··· Bloco de texto ···

Abílio Febra: “O mundo está cheio de artistas, mas há lugar para todos”

A paixão pela arte surgiu na infância. Abílio Febra iniciou o seu percurso no antigo liceu de Leiria, de onde seguiu para uma licenciatura em Geografia. Após completar o curso, e ao mesmo tempo que lecionava, fazia a matrícula no Centro de Arte e Comunicação Visual, em Lisboa. Desde então, sempre se dedicou tanto ao ensino como às suas esculturas, como a que está na Rotunda das Indústrias que os leirienses encontram todos os dias e que enaltece a indústria do plástico na região.

Como nasceu o seu fascínio pela arte?
São sempre perguntas difíceis no sentido de as localizar no tempo, mas, desde miúdo lembro-me de fazer coisas, inventar coisas. Penso que isso eram, de alguma maneira, manifestações artísticas, agora que olho para trás. Inventava coisinhas que tinham a ver com brinquedos, tinham a ver com outras coisas que eu próprio reinventava. Não eram esculturas, eram peças, eram coisas. Só muito mais tarde é que decidi mesmo enveredar pela via artística. Comecei como escultor, mas sempre fui pintor e agora sou mais pintor do que escultor.

Com que idade despertou em si esse interesse?
Comecei o secundário no Liceu [Rodrigues Lobo] e, mais tarde, decidi fazer um curso superior. Pensei em Belas Artes ou em Arquitetura, que eram na mesma faculdade na altura, mas acabei por me deixar influenciar por diversas pessoas e segui Geografia. A meio do curso de Geografia quis desistir. Achava que era um curso que era pouco mais do que um secundário, e os meus colegas não me deixaram desistir porque eu queria muito passar para a área das artes. Diziam: “Acabas isto e depois segues para a área das artes, então”. E assim fiz. Acabei o curso de Geografia (na altura eram quatro anos de licenciatura) e imediatamente comecei a dar aulas porque esse era o objetivo, ter um fundo de maneio. E logo me matriculei no Ar.Co [Centro de Arte e Comunicação Visual] em Lisboa. É uma escola de artes que tem escultura, tem pintura e tem diversos cursos na área das artes.

Entre a pintura e o desenho qual a atividade que mais entusiasmo lhe suscita?
A parte do desenho. Todo o meu trabalho parte do desenho. Ainda hoje as minhas esculturas têm um registo muito direto do desenho, porque antes de iniciar um trabalho tenho sempre um esboço. Muitas vezes o desenho que me dá origem à pintura também me dá origem às esculturas e depois é uma questão de eu as colocar, no caso da escultura, em três dimensões, mas o desenho é sempre a minha base de trabalho. São desenhos muito informais e, na maior parte das vezes, feitos em guardanapos de papel. Eu gosto imenso de estar a tomar um café, a pensar e a desenhar. Ando sempre cheio de folhas de guardanapos na carteira, às vezes organizo-as depois. É a minha base de trabalho, curiosamente. Às vezes desenvolvo esses desenhos em cadernos. Dou-lhes mais pormenor, acentuo determinadas formas, mas a ideia básica nasce em pequeninos esquissos muito espontâneos.

··· Dados fornecidos ···

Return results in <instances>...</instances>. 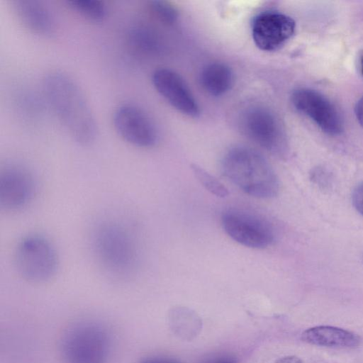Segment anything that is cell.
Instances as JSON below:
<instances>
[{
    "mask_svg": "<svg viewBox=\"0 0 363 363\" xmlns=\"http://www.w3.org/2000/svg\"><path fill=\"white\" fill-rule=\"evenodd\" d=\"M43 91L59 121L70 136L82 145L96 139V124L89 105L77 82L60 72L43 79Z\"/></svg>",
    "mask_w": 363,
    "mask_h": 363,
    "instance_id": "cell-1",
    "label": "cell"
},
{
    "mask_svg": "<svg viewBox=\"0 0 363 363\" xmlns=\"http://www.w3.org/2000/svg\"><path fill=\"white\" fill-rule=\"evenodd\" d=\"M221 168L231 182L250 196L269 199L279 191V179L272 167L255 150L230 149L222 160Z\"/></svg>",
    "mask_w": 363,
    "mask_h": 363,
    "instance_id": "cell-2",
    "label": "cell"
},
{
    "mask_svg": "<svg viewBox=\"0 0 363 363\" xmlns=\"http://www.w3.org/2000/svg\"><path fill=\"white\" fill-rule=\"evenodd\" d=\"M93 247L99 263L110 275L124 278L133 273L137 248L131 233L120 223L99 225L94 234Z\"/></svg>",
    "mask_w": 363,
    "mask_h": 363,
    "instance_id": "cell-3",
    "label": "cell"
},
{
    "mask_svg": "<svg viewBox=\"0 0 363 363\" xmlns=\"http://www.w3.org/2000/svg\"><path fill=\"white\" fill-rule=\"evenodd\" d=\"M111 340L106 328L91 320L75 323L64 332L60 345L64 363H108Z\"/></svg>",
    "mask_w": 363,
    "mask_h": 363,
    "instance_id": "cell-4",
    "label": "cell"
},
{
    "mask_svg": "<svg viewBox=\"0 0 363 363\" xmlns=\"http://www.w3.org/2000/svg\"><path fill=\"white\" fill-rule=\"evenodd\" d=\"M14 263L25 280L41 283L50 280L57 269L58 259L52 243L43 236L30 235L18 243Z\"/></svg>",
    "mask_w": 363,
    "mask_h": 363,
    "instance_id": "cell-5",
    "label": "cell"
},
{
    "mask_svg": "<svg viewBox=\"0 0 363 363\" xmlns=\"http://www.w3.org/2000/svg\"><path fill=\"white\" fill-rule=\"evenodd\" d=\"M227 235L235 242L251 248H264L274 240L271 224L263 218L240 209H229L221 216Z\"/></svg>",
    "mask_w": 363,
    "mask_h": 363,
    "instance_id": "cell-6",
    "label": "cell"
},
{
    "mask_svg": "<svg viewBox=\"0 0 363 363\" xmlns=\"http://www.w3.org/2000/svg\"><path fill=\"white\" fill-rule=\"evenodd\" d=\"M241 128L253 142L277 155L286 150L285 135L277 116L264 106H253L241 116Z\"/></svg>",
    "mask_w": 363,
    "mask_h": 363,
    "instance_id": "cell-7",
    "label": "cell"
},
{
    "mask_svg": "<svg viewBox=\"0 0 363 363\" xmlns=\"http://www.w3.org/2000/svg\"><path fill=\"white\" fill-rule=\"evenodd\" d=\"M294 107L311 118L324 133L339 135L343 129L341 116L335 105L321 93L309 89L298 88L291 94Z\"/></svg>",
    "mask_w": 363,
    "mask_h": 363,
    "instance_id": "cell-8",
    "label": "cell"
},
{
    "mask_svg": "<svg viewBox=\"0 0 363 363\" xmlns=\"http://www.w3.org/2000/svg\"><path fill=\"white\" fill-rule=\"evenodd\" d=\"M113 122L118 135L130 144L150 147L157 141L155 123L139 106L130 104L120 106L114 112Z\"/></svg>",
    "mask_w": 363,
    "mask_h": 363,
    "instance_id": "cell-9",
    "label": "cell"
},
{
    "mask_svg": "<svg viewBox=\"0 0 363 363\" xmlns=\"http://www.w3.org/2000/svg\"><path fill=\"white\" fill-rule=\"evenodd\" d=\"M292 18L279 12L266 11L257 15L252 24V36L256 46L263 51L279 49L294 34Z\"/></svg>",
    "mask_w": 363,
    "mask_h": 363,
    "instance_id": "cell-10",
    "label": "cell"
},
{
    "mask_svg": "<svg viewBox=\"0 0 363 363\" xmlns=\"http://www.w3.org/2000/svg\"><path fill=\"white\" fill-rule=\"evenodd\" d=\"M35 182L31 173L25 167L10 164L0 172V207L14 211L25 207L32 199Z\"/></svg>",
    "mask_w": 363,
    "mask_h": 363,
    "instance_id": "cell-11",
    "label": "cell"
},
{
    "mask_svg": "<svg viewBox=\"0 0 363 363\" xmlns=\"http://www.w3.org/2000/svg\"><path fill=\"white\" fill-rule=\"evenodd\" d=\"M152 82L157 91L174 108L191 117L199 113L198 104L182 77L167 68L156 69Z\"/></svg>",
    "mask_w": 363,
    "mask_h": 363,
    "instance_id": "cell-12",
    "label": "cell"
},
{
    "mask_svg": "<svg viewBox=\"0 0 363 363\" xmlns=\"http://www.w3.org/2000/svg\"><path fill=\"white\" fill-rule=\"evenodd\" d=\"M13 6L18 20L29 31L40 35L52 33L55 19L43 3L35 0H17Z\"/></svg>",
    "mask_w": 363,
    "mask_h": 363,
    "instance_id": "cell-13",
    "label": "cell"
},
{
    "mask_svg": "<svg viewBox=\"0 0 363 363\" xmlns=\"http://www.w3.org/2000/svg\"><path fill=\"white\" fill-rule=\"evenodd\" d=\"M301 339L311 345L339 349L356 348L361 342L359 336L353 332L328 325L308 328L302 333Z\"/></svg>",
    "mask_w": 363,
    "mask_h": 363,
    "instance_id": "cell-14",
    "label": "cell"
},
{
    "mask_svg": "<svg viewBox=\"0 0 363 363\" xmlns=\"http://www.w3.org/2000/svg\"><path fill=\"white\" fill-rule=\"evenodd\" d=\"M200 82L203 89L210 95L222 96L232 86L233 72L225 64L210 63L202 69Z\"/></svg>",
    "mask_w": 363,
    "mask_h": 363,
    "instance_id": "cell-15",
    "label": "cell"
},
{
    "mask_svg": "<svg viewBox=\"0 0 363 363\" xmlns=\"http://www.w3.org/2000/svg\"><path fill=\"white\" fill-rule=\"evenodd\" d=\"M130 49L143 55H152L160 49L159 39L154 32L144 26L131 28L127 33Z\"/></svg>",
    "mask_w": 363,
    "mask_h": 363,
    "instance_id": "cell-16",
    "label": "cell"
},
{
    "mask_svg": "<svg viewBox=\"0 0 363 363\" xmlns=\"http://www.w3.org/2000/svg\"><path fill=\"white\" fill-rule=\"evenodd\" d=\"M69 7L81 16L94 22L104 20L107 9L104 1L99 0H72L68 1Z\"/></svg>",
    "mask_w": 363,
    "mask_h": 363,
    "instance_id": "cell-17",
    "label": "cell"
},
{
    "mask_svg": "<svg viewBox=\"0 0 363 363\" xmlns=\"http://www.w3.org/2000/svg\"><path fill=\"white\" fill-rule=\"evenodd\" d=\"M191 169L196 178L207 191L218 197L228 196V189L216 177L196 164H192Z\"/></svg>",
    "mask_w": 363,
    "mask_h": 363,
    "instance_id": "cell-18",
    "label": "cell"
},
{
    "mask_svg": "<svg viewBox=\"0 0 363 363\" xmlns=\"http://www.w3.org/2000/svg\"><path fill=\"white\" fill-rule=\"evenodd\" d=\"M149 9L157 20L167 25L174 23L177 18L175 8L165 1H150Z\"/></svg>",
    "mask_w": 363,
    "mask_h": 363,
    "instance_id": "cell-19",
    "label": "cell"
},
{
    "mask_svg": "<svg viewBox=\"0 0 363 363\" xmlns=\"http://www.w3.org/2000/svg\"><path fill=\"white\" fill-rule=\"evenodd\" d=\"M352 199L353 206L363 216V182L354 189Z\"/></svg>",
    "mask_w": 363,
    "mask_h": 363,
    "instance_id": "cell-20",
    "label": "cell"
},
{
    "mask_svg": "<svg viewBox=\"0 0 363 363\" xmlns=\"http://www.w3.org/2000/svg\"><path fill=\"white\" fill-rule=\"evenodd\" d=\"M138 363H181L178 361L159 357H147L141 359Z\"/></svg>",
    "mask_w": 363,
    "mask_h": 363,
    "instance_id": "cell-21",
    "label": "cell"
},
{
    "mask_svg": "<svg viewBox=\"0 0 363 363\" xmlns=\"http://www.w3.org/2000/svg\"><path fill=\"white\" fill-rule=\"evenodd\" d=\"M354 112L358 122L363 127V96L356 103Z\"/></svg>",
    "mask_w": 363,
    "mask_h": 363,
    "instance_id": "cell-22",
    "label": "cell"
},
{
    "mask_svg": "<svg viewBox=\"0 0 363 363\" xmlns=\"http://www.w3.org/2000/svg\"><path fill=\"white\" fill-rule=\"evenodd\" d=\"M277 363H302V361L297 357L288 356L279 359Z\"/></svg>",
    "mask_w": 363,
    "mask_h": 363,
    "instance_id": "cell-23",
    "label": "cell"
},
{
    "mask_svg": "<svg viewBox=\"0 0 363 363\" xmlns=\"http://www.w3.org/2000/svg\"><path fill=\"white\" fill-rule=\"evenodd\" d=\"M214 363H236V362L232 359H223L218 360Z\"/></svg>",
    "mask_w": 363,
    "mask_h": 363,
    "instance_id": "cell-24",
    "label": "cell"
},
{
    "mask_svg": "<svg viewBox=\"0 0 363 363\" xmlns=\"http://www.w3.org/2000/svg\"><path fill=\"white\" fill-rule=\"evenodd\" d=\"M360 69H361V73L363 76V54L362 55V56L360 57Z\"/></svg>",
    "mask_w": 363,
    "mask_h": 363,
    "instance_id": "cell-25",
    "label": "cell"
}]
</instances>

···

▶ Tarefas a realizar:
[A] Reescreva o trecho da entrevista a Abílio Febra entre "Como nasceu o" e "do que escultor.", inclusive, substituindo "brinquedos" por "jogos".
[B] Traduza para inglês esta frase da entrevista a Abílio Febra: "Eu gosto imenso de estar a tomar um café, a pensar e a desenhar."
Os registos não entram em nenhuma destas tarefas.

▶ Respostas escritas:
[A]
Como nasceu o seu fascínio pela arte?
São sempre perguntas difíceis no sentido de as localizar no tempo, mas, desde miúdo lembro-me de fazer coisas, inventar coisas. Penso que isso eram, de alguma maneira, manifestações artísticas, agora que olho para trás. Inventava coisinhas que tinham a ver com jogos, tinham a ver com outras coisas que eu próprio reinventava. Não eram esculturas, eram peças, eram coisas. Só muito mais tarde é que decidi mesmo enveredar pela via artística. Comecei como escultor, mas sempre fui pintor e agora sou mais pintor do que escultor.

[B] I really love having a coffee, thinking and drawing.